Basically the In clause contains:
("A3","B125")
Disclaimer: The above query is "evil!" since it uses a function (concat) on fields to compare against. This will cause any index on those fields to become almost useless. You should never formulate a query that way that is run on a regular basis. I only wanted to try to bend it so it works on mysql.
Example of this "bad construct":
(Get all o from the last 2 weeks)
select ... from orders where orderday + 14 > now()
You should allways do:
select ... from orders where orderday > now() - 14
The difference is subtle: Version 2 only has to do the math once, and is able to use the index, and version 1 has to do the math for every single row in the orders table., and you can forget about the index usage...
I'd try this:
delete from T
where exists (
select * from T as T2
where T2.Id = T.Id
and T2.Qty > T.Qty
);
For those who might have similar question in the future, this might be supported some day (it is now in SQL Server 2005 and later)

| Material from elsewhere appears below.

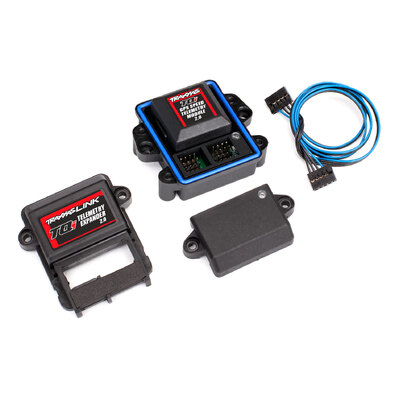 TRA6553X | Traxxas TQi Expander & GPS Speed Telemetry Module 2.0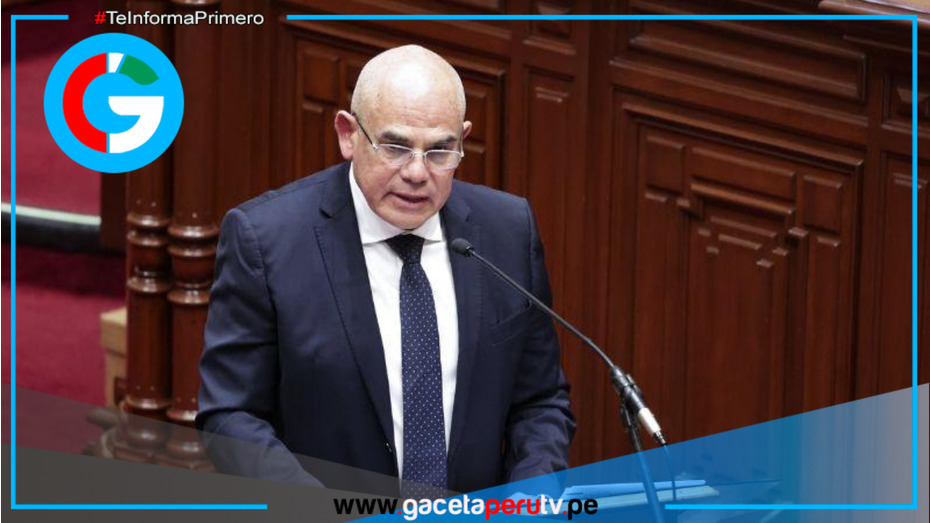 Congreso aprueba voto de confianza al Gabinete de Ernesto Álvarez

It won't require a join, and it has advantages over the use of a temporary table if the table has dependencies
with Tranked(Id,Qty,rk) as (
select
Id, Qty,
rank() over (
partition by Id
order by Qty desc
)
from T
)
delete from Tranked
where rk > 1;
You'll have to go via another table (among other things that makes a single delete statement here quite impossible in mysql is you can't delete from a table and use the same table in a subquery).
BEGIN;
create temporary table tmp_del select id,max(qty) as qty from the_tbl;
delete the_tbl from the_tbl,tmp_del where
the_tbl.id=tmp_del.id and the_tbl.qty=tmp_del.qty;
drop table tmp_del;
END;
MySQL 4.0 and later supports a simple multi-table syntax for DELETE:
DELETE t1 FROM MyTable t1 JOIN MyTable t2 ON t1.id = t2.id AND t1.qty < t2.qty;
This produces a join of each row with a given id to all other rows with the same id, and deletes only the row with the lesser qty in each pairing. After this is all done, the row with the greatest qty per group of id is left not deleted.
If you only have one row with a given id, it still works because a single row is naturally the one with the greatest value.
FWIW, I just tried my solution using MySQL 5.0.75 on a Macbook Pro 2.40GHz. I inserted 1 million rows of synthetic data, with different numbers of rows per "group":
2 rows per id completes in 26.78 sec.
5 rows per id completes in 43.18 sec.
10 rows per id completes in 1 min 3.77 sec.
100 rows per id completes in 6 min 46.60 sec.
1000 rows per id didn't complete before I terminated it.